Why discuss Adversarial Robustness?
Machine learning models have been shown to be vulnerable to adversarial attacks, which consist of perturbations added to inputs designed to fool the model that are often imperceptible to humans. In this document, we highlight the several methods of generating adversarial examples and methods of evaluating adversarial robustness.
History of Adversarial Attacks
Adversarial examples are inputs to machine learning models designed to intentionally fool them or to cause mispredictions. The canonical example is the one from Ian Goodfellow’s paper below.
While adversarial machine learning is still a very young field (less than 10 years old), there’s been an explosion of papers and work around attacking such models and finding their vulnerabilities, turning into a veritable arms race between defenders and attackers. Attackers essentially have the upper hand because breaking things is easier than fixing them.
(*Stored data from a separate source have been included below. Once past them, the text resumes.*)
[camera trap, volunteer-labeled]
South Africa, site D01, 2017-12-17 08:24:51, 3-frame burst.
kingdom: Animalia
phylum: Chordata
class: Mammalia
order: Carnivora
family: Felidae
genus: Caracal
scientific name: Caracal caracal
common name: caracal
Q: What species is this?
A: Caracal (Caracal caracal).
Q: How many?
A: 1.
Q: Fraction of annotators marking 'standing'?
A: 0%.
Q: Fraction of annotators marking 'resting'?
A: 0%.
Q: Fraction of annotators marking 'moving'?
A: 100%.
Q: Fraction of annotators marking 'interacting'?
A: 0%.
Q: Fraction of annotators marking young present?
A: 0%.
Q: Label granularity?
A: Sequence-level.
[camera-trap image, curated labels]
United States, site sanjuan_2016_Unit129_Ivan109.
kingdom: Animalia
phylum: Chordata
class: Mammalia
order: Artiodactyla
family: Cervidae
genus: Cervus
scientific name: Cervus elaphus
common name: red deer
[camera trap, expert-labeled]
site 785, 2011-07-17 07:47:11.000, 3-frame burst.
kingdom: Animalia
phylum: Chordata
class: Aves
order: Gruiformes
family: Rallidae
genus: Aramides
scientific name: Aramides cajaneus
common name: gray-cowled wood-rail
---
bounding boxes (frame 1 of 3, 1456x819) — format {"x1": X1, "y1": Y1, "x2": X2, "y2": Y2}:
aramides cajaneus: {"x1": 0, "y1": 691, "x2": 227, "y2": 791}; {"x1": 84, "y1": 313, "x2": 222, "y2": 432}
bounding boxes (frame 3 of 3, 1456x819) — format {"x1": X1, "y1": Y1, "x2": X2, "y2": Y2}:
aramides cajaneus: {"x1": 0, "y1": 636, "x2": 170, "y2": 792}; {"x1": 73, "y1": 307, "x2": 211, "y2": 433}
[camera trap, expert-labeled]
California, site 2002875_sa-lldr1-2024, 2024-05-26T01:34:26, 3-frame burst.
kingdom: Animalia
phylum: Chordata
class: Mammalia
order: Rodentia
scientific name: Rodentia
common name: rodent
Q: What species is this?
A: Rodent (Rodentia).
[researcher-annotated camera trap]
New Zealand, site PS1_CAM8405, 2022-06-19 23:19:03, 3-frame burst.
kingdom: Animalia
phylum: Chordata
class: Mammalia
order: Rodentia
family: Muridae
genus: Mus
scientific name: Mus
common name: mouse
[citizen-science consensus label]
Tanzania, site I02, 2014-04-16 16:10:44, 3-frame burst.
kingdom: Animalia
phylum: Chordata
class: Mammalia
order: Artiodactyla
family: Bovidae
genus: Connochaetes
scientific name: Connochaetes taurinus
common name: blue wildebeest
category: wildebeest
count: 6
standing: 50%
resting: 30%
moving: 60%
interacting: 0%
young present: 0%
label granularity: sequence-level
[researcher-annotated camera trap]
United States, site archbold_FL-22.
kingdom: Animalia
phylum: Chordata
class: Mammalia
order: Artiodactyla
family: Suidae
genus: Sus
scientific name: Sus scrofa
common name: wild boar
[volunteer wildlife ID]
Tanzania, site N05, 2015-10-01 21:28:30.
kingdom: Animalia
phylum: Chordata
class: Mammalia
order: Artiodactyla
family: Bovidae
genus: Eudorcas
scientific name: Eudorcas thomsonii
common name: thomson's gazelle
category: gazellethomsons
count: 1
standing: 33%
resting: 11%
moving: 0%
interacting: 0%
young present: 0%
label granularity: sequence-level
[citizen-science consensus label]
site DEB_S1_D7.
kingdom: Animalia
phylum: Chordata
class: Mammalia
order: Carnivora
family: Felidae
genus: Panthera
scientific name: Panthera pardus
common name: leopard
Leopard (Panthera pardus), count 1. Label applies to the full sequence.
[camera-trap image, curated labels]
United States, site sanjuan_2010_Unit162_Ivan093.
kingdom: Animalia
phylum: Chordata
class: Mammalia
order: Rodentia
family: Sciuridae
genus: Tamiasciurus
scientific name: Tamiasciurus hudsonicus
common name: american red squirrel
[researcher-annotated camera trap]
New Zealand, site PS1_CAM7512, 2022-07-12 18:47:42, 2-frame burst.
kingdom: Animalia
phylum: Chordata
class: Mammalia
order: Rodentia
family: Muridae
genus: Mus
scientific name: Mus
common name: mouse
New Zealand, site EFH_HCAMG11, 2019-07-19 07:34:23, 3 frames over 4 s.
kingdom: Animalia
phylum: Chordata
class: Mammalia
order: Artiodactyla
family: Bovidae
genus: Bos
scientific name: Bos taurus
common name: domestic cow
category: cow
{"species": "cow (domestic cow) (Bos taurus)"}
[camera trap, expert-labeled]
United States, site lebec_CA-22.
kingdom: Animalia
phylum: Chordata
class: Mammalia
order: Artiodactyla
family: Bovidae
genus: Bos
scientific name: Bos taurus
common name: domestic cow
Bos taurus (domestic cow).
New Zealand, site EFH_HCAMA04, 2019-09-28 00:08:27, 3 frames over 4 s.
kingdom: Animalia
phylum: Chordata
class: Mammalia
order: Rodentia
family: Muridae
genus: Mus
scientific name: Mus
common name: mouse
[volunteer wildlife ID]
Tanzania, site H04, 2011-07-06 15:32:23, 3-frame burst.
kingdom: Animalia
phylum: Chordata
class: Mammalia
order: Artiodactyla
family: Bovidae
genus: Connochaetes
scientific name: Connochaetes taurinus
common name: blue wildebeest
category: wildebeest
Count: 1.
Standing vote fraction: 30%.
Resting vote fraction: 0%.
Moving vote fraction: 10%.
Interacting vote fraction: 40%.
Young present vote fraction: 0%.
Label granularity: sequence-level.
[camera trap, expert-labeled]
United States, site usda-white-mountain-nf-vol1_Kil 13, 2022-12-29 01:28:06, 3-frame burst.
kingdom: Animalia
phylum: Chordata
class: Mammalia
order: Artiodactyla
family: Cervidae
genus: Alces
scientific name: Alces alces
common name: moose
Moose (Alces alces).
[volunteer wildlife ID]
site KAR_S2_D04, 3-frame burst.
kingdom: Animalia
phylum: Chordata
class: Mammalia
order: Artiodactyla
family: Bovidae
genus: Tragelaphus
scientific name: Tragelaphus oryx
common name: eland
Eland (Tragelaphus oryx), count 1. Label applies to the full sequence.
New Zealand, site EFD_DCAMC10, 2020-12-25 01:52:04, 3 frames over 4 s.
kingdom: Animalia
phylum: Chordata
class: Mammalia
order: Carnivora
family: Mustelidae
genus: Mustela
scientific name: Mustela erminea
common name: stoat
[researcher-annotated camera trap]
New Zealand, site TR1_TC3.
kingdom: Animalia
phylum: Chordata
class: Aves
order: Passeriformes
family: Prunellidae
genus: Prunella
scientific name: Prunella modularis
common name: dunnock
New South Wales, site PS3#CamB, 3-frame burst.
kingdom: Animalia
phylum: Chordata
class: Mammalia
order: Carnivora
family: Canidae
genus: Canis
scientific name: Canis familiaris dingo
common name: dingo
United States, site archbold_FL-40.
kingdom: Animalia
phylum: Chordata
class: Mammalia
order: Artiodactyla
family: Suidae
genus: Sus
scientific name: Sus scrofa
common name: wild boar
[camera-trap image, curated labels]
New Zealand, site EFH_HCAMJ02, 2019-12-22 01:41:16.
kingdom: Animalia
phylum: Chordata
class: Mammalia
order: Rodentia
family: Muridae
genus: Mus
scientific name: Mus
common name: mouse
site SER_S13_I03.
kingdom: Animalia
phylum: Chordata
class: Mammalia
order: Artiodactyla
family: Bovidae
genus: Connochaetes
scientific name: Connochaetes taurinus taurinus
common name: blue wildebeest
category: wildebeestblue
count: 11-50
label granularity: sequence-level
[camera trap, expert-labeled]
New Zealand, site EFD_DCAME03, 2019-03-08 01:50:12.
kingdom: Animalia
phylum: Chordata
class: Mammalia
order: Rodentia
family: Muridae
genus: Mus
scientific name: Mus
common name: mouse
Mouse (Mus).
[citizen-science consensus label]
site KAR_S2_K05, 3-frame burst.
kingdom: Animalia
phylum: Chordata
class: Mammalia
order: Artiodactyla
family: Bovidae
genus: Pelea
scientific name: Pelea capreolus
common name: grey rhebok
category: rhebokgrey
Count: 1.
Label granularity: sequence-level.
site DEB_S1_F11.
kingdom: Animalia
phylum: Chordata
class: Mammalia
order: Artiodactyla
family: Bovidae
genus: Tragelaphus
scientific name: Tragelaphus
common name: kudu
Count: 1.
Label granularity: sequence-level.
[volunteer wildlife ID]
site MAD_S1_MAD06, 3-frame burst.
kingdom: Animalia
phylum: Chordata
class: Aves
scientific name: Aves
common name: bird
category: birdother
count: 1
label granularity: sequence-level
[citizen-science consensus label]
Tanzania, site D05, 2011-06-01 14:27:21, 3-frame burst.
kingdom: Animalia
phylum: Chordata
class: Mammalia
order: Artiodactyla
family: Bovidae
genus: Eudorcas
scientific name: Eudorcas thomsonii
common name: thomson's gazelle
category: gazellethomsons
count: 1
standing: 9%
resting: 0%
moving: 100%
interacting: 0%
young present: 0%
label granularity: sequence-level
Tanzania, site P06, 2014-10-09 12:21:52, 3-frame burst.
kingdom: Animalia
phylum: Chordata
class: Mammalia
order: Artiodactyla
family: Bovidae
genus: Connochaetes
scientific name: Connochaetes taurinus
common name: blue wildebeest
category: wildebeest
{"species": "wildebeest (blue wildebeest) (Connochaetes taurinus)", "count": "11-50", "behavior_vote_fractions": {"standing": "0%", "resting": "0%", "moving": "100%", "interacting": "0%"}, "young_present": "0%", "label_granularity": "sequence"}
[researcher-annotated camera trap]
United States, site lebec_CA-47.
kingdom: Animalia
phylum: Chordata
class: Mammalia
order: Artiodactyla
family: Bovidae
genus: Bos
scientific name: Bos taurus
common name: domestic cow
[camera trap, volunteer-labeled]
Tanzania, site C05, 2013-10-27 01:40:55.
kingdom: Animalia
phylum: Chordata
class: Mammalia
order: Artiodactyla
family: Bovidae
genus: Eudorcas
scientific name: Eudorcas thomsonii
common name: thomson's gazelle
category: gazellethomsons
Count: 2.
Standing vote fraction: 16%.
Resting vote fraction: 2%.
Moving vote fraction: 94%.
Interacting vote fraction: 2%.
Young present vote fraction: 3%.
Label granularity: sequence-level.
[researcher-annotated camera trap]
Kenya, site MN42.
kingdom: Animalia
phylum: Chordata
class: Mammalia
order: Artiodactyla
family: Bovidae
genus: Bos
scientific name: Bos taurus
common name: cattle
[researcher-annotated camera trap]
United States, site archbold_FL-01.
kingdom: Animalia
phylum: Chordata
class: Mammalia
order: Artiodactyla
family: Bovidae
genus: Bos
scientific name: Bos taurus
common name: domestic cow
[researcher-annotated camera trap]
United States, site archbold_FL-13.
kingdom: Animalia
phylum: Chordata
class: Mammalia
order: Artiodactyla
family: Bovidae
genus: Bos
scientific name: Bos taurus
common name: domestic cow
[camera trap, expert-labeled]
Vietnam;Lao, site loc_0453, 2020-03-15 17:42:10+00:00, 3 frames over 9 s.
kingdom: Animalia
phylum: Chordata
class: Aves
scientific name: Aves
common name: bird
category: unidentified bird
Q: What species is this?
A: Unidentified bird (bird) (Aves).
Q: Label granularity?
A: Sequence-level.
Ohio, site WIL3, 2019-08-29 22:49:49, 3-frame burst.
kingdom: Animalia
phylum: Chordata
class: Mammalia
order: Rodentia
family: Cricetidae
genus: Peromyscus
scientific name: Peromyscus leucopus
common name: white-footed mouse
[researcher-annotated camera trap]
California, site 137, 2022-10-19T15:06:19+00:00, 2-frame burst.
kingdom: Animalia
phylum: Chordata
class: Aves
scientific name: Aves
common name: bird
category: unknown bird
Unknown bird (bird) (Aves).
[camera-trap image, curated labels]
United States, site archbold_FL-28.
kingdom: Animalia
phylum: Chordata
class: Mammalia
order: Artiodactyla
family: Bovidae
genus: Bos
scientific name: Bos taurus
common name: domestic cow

A great analogy to adversarial ML is cryptography in the 50s: researchers kept trying convoluted ways of securing systems, and researchers kept trying to break them, till they invented a convoluted algorithm that was probably too computationally expensive to break (DES).
To that end, let us try to define what an adversarial sample on a model looks like. Mathematically, let us assume that we have a model f with an input x that can produce a prediction y. Then, an adversarial example δ for the model f and input x can be defined such that:
- f(x+δ) != y, implying that the perturbation δ added to x does not produce the same prediction as x
- L(δ) < T, where L is some generic function that measures the norm of δ, and where T is some upper bound on this norm.
Based on the above parameters, there is a large family of algorithms that can be used to generate such perturbations. Broadly, they can be split up as follows:
At a very high level we can model the threat of adversaries as follows:
Gradient access: Gradient access controls who has access to the model f and who doesn’t.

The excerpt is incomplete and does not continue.